Politics & Gender is an agenda-setting journal that publishes the highest quality scholarship on gender and politics and on women and politics. It aims to represent the full range of questions, issues, and approaches on gender and women across the major subfields of political science, including comparative politics, international relations, political theory, and U.S. politics. The Editor welcomes studies that address fundamental questions in politics and political science from the perspective of gender difference, as well as those that interrogate and challenge standard analytical categories and conventional methodologies.Members of the Women and Politics Research Section of the American Political Science Association receive the journal as a benefit of membership.
Hypatia is a forum for cutting edge work in feminist philosophy. Since its inception in the mid-1980s, Hypatia has been a catalyst for broadening and refining feminist philosophy as well as an invaluable resource for those who teach in this area.

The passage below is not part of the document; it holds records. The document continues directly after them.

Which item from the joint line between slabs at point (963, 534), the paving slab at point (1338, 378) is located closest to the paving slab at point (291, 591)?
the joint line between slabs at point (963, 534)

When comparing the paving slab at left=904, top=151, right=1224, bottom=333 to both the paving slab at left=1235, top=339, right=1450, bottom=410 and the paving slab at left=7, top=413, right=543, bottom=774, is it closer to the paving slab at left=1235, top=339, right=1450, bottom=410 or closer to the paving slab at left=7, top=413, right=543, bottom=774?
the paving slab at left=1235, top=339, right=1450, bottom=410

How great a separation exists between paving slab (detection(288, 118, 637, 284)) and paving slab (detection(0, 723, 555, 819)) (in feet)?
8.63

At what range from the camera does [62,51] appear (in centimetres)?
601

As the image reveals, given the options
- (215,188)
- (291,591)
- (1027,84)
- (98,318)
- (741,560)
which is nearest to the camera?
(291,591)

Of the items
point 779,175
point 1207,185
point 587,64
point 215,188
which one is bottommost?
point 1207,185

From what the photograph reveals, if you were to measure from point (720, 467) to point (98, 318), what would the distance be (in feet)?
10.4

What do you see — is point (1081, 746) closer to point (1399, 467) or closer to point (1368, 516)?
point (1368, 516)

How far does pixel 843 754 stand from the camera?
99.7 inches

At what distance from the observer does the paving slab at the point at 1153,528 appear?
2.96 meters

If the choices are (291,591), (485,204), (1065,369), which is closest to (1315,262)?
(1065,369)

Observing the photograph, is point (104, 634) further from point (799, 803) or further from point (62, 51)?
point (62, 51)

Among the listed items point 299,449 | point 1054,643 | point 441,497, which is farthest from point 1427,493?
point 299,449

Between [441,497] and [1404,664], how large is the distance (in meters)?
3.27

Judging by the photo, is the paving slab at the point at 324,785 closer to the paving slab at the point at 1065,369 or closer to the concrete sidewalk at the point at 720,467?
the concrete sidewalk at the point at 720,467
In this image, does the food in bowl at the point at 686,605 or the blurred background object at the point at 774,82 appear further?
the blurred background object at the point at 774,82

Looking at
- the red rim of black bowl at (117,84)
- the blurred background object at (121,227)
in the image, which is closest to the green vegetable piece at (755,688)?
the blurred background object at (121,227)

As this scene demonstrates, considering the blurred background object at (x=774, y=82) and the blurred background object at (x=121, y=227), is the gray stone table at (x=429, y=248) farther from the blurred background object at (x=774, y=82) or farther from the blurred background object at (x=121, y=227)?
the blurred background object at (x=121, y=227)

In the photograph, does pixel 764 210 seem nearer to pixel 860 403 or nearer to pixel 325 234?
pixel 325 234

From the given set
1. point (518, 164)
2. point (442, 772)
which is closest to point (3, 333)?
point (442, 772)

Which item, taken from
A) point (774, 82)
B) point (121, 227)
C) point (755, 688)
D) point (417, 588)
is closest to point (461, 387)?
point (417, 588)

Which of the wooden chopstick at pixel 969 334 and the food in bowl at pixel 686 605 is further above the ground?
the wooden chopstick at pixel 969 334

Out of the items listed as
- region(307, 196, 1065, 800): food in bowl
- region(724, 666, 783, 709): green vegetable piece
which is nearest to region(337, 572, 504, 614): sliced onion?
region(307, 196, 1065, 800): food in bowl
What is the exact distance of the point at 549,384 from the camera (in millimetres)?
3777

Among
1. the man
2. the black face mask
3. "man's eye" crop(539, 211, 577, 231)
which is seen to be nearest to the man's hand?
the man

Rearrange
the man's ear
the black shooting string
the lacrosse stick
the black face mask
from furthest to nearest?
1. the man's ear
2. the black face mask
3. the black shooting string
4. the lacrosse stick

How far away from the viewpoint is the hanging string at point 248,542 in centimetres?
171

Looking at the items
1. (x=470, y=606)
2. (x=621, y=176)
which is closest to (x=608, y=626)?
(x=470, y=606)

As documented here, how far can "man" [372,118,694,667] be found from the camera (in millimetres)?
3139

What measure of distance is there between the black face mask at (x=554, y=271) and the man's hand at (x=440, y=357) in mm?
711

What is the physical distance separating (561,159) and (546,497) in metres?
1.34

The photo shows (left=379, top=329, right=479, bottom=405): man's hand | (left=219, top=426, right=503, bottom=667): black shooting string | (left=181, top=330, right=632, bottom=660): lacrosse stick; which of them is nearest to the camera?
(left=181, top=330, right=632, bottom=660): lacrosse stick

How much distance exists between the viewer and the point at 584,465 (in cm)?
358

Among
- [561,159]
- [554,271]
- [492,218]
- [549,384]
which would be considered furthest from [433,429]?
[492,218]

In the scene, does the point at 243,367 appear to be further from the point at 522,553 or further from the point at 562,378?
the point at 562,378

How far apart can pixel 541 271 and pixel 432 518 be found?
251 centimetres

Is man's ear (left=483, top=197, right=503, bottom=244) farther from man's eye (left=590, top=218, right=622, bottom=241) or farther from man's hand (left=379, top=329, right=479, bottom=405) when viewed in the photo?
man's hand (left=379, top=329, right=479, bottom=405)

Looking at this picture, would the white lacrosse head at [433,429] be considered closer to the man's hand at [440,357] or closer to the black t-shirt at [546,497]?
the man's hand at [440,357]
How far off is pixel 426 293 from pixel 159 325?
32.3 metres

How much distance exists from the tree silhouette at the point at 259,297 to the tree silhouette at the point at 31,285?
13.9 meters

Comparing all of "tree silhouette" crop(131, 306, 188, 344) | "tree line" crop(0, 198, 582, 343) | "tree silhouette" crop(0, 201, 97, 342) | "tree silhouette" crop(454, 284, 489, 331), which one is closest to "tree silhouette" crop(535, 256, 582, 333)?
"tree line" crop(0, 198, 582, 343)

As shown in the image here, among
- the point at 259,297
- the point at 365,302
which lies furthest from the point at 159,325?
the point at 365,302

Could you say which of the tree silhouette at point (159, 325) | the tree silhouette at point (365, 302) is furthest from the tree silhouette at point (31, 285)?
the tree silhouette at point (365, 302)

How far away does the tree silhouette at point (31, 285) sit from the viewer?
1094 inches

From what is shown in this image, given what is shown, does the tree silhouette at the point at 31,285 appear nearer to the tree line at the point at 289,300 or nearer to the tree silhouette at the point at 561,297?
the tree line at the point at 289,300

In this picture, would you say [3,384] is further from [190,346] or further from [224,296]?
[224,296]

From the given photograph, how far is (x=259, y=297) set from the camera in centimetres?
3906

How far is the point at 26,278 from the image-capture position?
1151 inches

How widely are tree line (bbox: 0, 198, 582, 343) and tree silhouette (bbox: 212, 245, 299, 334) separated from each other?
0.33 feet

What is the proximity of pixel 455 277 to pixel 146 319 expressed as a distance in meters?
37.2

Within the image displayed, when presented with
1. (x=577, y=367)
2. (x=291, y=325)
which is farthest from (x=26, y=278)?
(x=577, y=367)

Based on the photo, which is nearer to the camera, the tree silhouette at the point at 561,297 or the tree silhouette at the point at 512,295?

Feminist philosophy arises out of diverse traditions and methods within philosophy and is also richly interdisciplinary in orientation.
Hypatia’s commitment to the development of feminist philosophy entails that, in all its policies and practices, Hypatia actively reflect and engage the diversity within feminism itself, the diverse experiences and situations of women, and the diverse forms that gender takes across the globe. Promoting diversity within feminist philosophy and philosophy in general is thus one of Hypatia’s core objectives.
Gender & History is now established as the major international journal for research and writing on the history of femininity and masculinity and of gender relations. Spanning epochs and continents, Gender & History examines changing conceptions of gender, and maps the dialogue between femininities, masculinities and their historical contexts. The journal publishes rigorous and readable articles both on particular episodes in gender history and on broader methodological questions which have ramifications for the discipline as a whole.
Established in 1990, The Journal of the History of Sexuality illuminates the history of sexuality in all its expressions, recognizing various differences of class, culture, gender, race, and sexual orientation. Spanning geographic and temporal boundaries, JHS provides a much-needed forum for historical, critical, and theoretical research in this field. Its cross-cultural and cross-disciplinary character brings together original articles and critical reviews from historians, social scientists, and humanities scholars worldwide.